WHAT THIS TASK INVOLVES
Everything in the entries except the pictures must be repeated exactly.

LISTED ENTRIES

/---

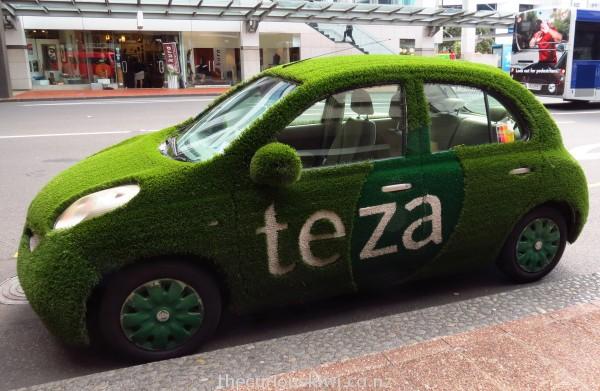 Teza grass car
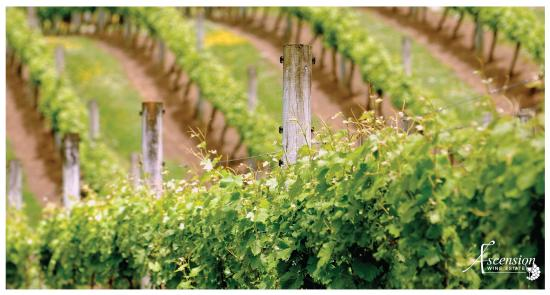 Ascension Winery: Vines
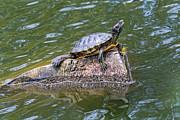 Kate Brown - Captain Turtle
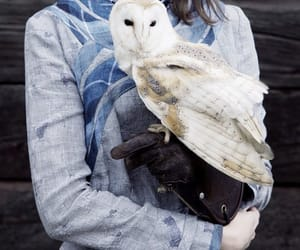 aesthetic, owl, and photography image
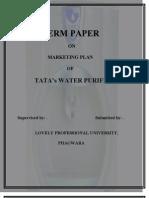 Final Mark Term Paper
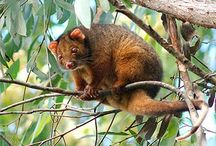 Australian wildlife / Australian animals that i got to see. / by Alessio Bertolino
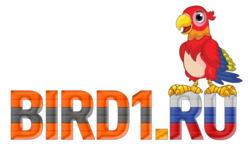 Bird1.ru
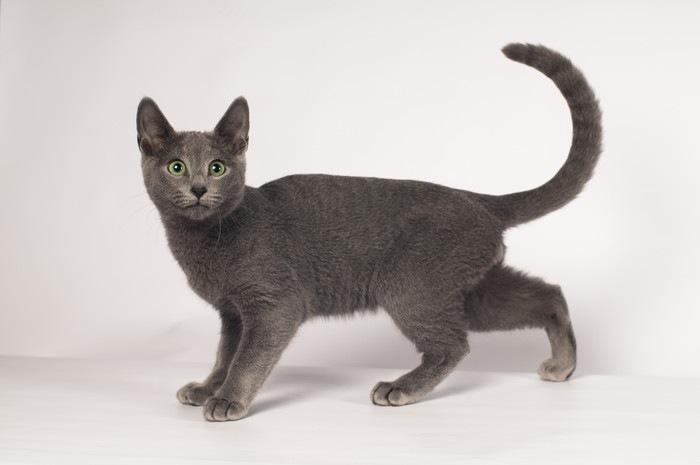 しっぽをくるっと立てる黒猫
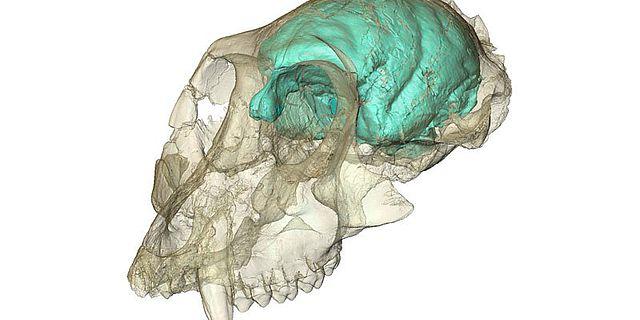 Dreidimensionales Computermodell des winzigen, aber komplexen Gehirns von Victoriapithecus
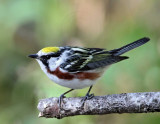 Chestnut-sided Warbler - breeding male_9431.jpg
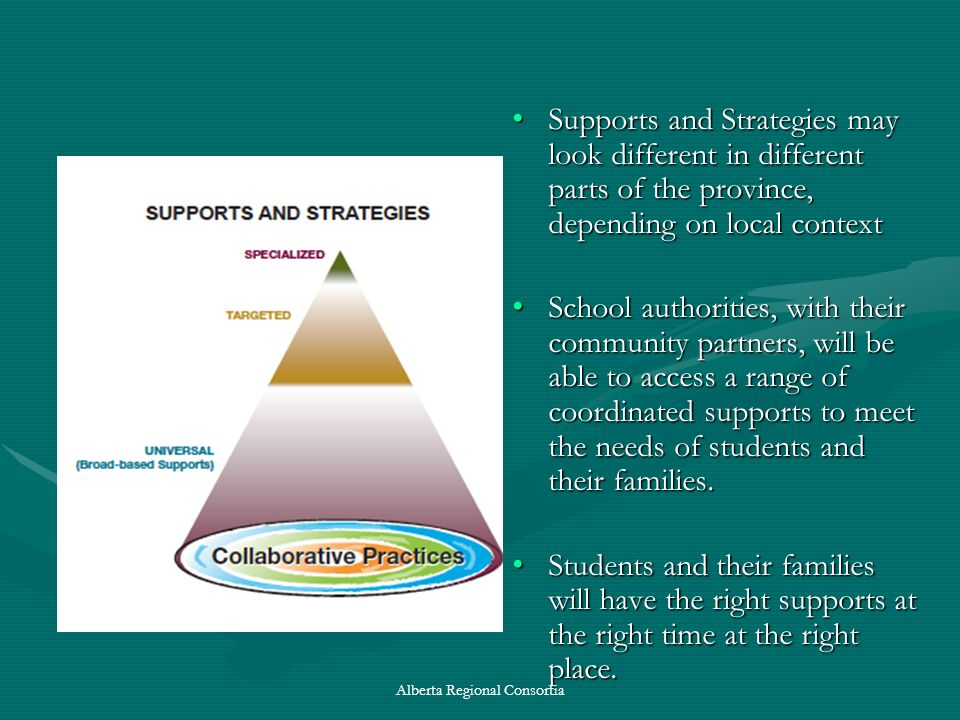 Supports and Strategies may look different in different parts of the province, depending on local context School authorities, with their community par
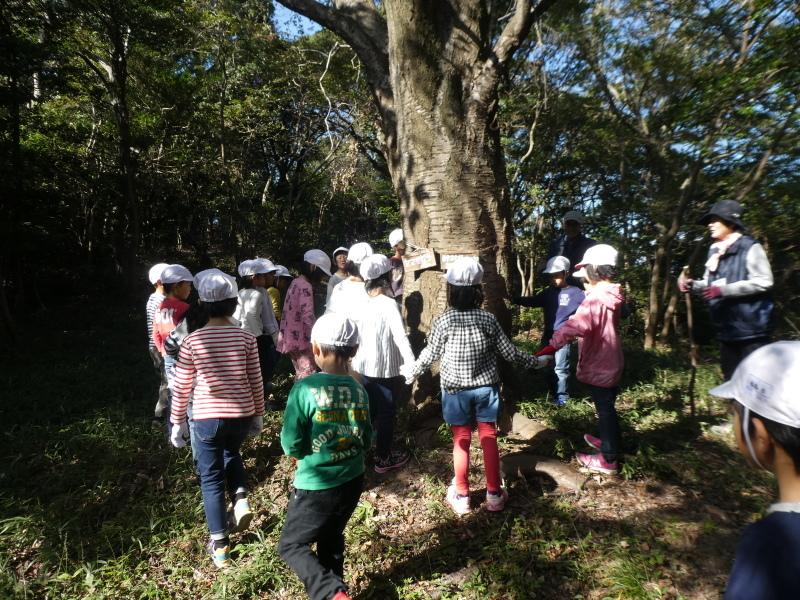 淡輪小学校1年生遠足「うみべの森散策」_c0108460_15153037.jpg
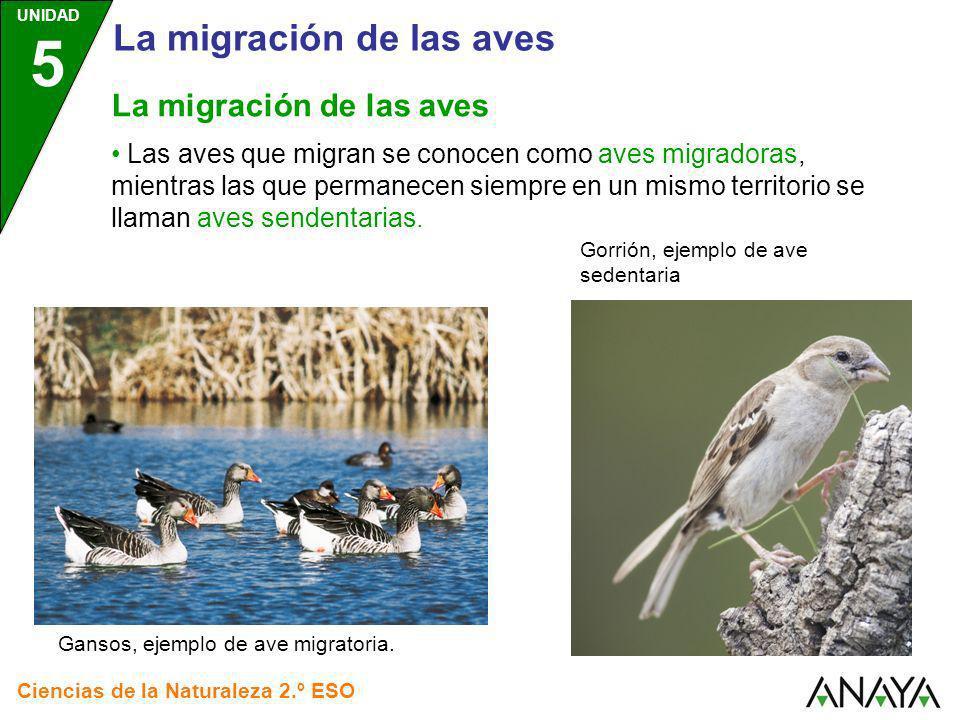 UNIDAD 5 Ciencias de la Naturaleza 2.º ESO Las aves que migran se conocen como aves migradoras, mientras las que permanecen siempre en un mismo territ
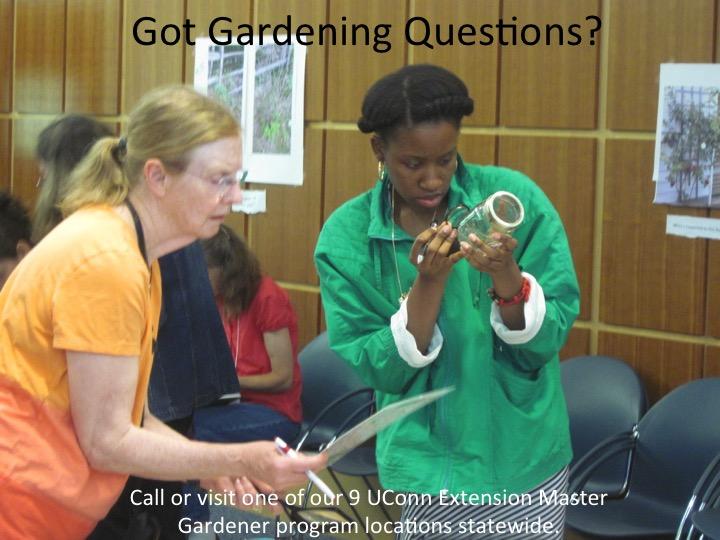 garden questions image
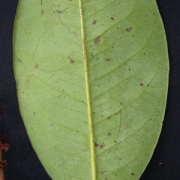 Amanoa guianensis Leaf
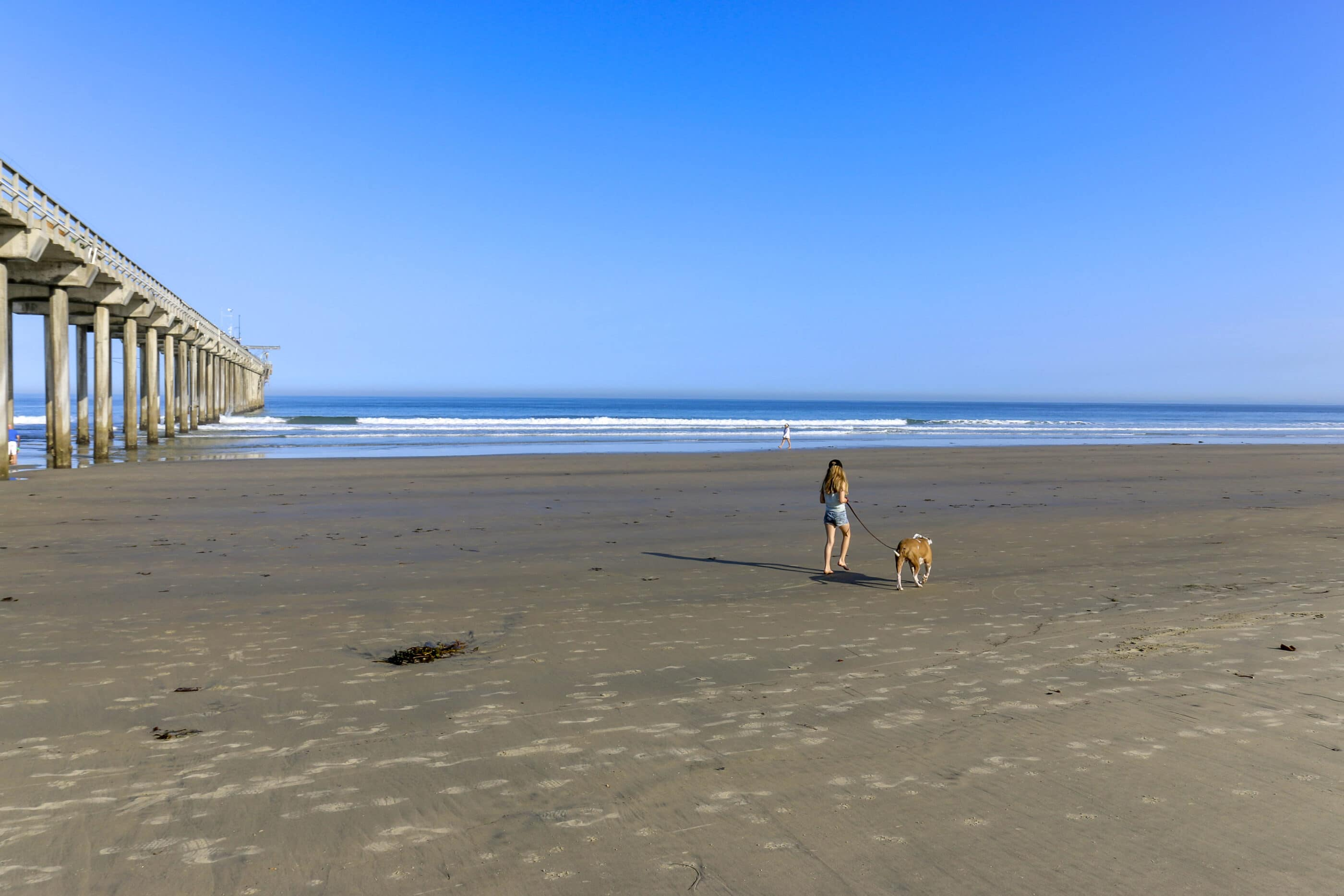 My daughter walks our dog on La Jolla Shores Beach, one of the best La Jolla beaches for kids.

\---

THE COMPLETED TASK
 Teza grass car
 Ascension Winery: Vines
 Kate Brown - Captain Turtle
 aesthetic, owl, and photography image
 Final Mark Term Paper
 Australian wildlife / Australian animals that i got to see. / by Alessio Bertolino
 Bird1.ru
 しっぽをくるっと立てる黒猫
 Dreidimensionales Computermodell des winzigen, aber komplexen Gehirns von Victoriapithecus
 Chestnut-sided Warbler - breeding male_9431.jpg
 Supports and Strategies may look different in different parts of the province, depending on local context School authorities, with their community par
 淡輪小学校1年生遠足「うみべの森散策」_c0108460_15153037.jpg
 UNIDAD 5 Ciencias de la Naturaleza 2.º ESO Las aves que migran se conocen como aves migradoras, mientras las que permanecen siempre en un mismo territ
 garden questions image
 Amanoa guianensis Leaf
 My daughter walks our dog on La Jolla Shores Beach, one of the best La Jolla beaches for kids.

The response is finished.